Western Bay adopts new gambling policy

File photo.

No new gambling venues or gambling machines will be allowed in the Western Bay of Plenty under a new policy.

Western Bay of Plenty District Council this week unanimously approved changes to the Class 4 Gambling Venues Policy and TAB Venues Policy.

The changes aim to minimise the social harm caused by gambling, particularly in more at risk communities and reflect the community’s views.

Following public consultation, the most notable changes to the policy will see Council introduce a ‘Sinking Lid’ approach that means no new gambling venues would be able to set up in the District, and no increases in the number of gaming machines in current venues would be allowed. Relocating a gaming machine venue is also prohibited and clubs that merge are no longer able to hold gaming machines.

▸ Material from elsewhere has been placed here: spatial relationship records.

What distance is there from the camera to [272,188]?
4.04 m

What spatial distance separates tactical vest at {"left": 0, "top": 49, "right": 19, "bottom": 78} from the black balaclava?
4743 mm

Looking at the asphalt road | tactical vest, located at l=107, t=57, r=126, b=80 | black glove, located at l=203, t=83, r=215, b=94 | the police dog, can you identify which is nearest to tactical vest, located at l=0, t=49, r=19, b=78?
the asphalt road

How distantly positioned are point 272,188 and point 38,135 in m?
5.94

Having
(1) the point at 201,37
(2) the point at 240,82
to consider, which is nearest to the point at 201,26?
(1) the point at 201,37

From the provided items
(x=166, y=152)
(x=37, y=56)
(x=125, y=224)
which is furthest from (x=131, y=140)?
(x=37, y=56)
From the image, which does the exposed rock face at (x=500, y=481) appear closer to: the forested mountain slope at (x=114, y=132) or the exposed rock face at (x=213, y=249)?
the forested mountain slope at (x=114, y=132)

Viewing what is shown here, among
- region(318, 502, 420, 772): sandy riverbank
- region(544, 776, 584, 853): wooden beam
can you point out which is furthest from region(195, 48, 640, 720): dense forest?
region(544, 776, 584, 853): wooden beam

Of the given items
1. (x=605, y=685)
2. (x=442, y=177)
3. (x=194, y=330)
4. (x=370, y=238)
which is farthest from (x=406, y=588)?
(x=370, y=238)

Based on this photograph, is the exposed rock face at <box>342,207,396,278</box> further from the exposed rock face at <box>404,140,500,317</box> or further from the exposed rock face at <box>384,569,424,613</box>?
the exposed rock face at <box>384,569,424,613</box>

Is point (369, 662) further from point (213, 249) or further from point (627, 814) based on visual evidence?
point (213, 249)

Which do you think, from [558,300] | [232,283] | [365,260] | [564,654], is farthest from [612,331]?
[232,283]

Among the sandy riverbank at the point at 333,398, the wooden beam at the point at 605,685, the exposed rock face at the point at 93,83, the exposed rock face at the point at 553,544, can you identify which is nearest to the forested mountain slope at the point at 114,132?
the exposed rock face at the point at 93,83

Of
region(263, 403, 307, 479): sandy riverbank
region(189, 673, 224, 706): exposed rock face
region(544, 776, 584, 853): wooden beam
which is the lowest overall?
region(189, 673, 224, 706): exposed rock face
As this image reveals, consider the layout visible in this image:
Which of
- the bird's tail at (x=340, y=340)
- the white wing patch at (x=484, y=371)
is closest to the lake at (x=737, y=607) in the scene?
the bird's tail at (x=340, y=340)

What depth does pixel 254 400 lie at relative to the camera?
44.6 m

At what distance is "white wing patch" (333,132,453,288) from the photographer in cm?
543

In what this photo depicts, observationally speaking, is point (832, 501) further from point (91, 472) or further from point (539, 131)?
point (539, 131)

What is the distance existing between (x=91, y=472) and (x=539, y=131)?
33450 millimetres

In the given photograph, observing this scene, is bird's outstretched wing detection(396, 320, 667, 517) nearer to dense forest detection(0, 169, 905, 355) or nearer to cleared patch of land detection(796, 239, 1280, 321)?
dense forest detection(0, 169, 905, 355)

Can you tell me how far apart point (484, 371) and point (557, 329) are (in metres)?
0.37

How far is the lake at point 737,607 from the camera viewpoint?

Standalone TAB venues will also not be allowed to operate in the district.

Council received 157 submissions of which the adopted options gained the majority of community support – between 82% and 66% support, depending on the issue.

Over time, the number of venues and machines may slowly decline as venues shut down or operators give up some of their machines.

There are 154 machines and 11 venues in the Western Bay of Plenty District. $6,432,673 was spent on Class 4 gambling in the Western Bay of Plenty District spent in the 12 months to September 2018. There are no standalone TAB venues in the Western Bay of Plenty District.

“The community has spoken and we think on balance that this reflects what the community wants,” says Mayor Garry Webber.

“This policy is the opportunity for Council and the community to influence gambling in the District and helps contribute to minimising gambling harm.

“The changes aim to better regulate the impact of gambling in the District. By controlling the growth of gambling and minimising the harm caused, we are still enabling people to participate in responsible gambling if they wish to do so,” says Garry.

The policy review meets Council's role under the Gambling Act 2003 and Racing Act 2003. The previous policies were adopted in 2013.